Input records section start

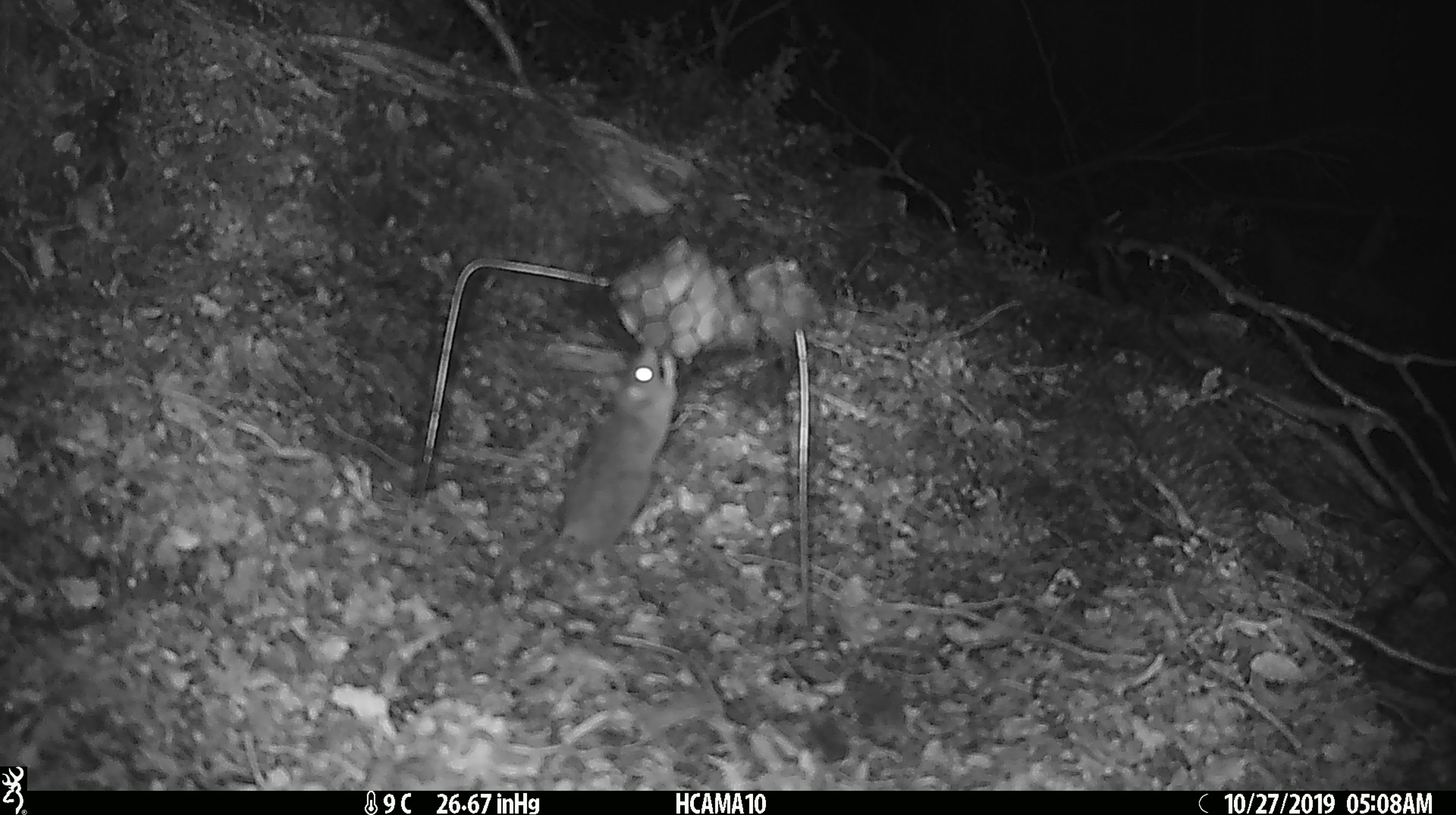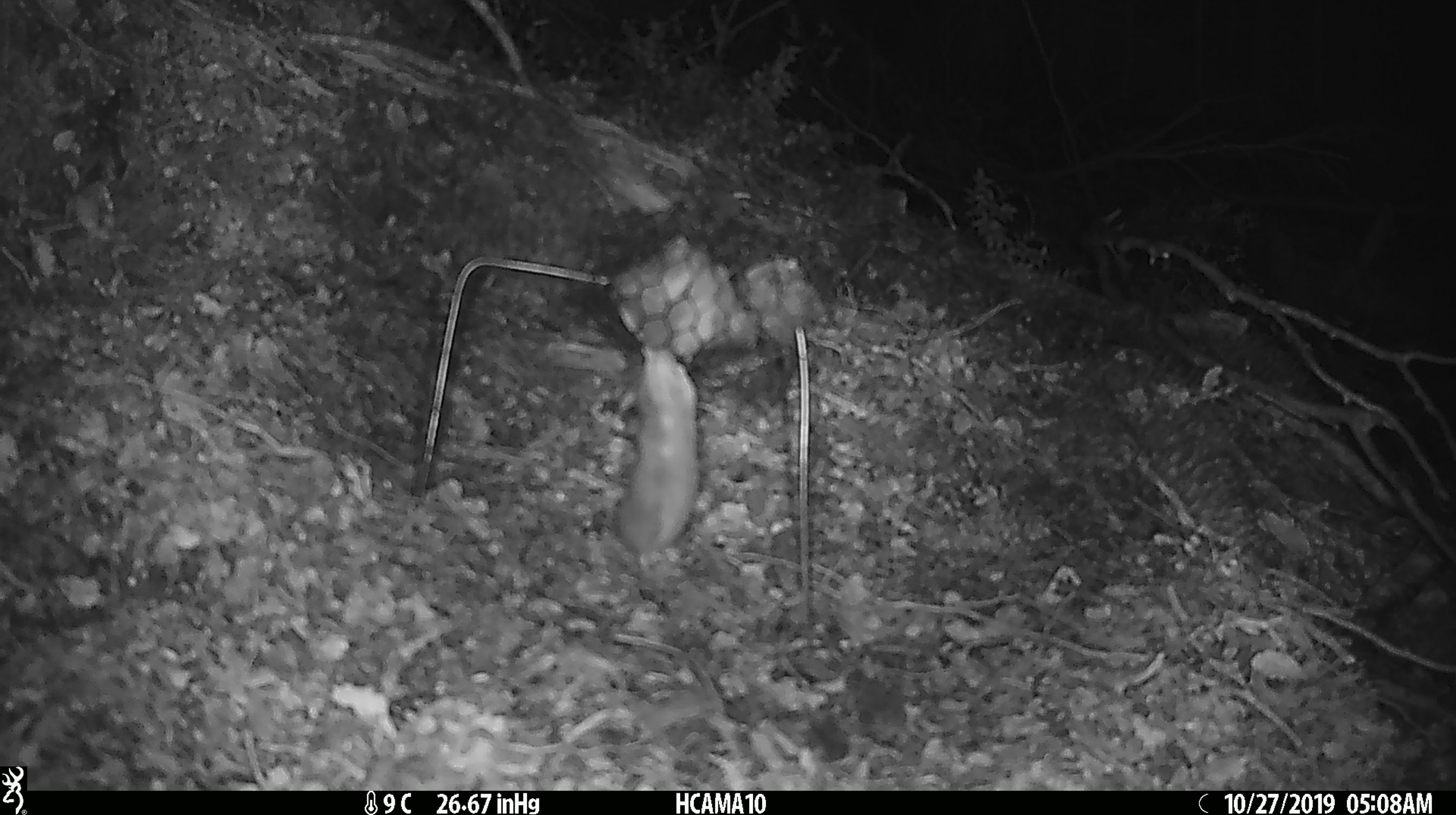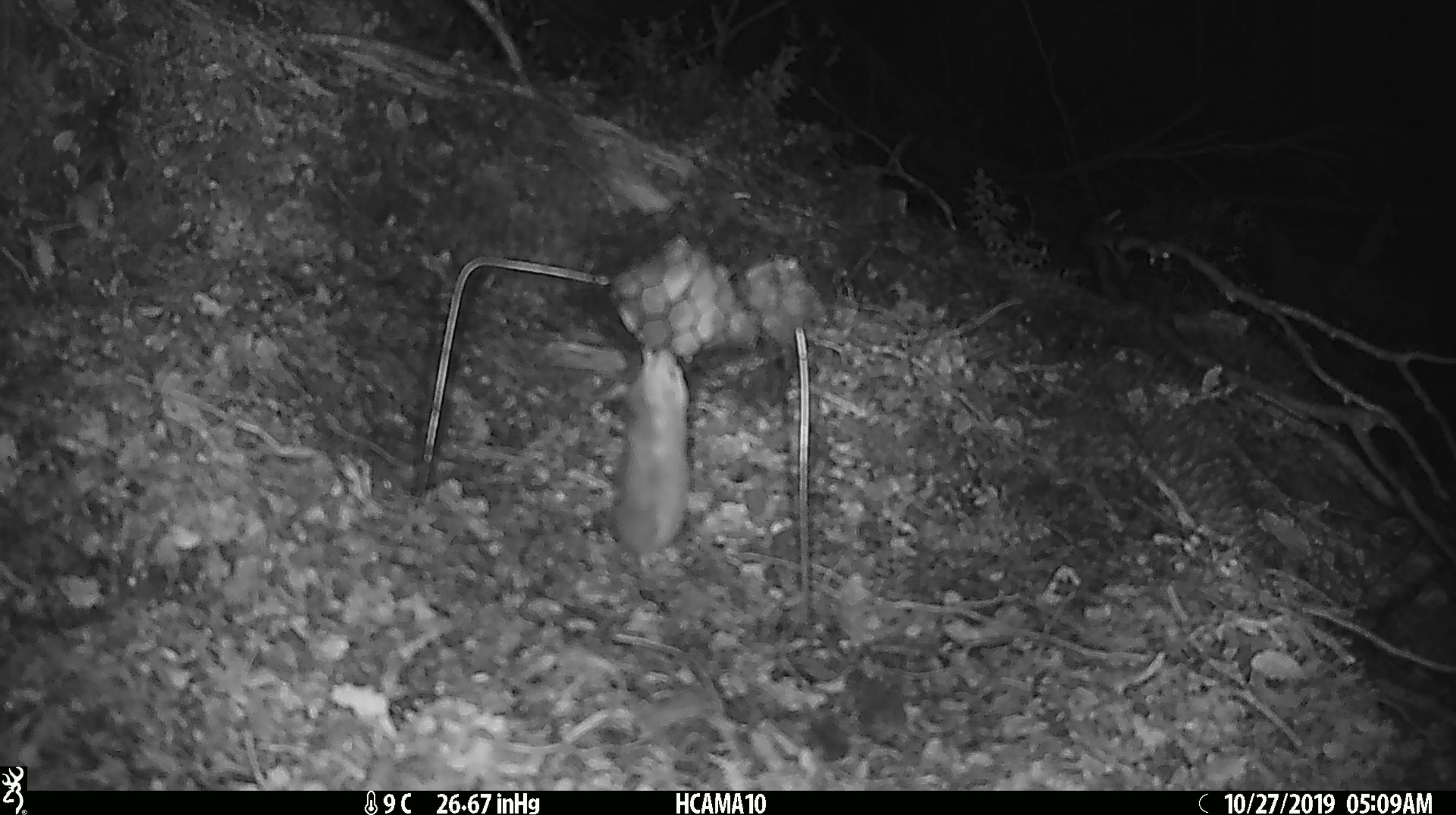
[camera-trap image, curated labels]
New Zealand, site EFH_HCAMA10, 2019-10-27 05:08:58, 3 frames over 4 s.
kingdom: Animalia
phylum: Chordata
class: Mammalia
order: Rodentia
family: Muridae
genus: Mus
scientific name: Mus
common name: mouse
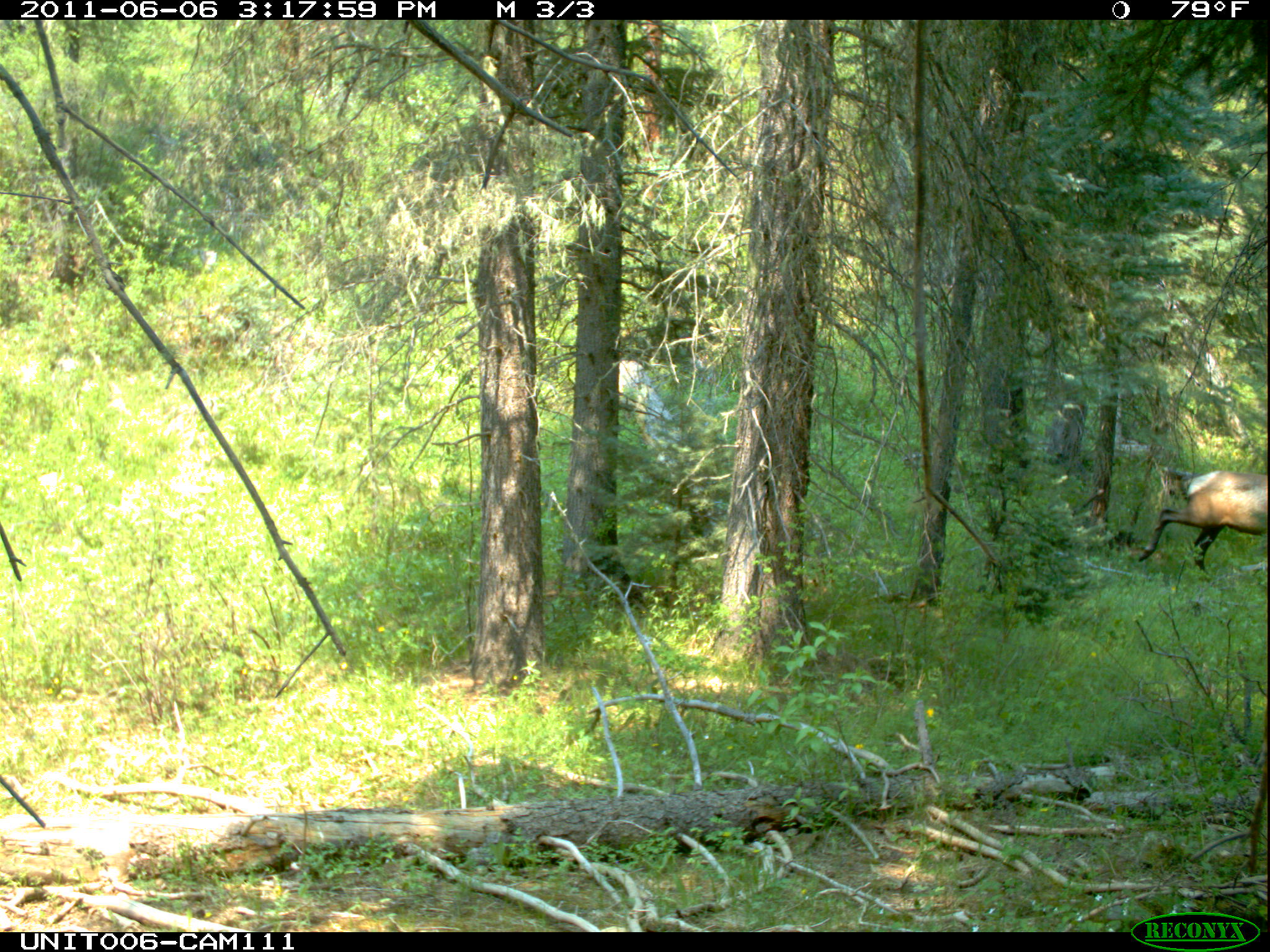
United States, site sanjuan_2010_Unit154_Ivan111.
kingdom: Animalia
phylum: Chordata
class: Mammalia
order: Artiodactyla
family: Cervidae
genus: Cervus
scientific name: Cervus elaphus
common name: red deer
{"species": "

Input records section end

== To do ==
Pictures excluded, print only the lines from the one with "scientific name: Mus" through the end of the entries above, exactly as written.

== Problem solution ==
scientific name: Mus
common name: mouse
United States, site sanjuan_2010_Unit154_Ivan111.
kingdom: Animalia
phylum: Chordata
class: Mammalia
order: Artiodactyla
family: Cervidae
genus: Cervus
scientific name: Cervus elaphus
common name: red deer
{"species": "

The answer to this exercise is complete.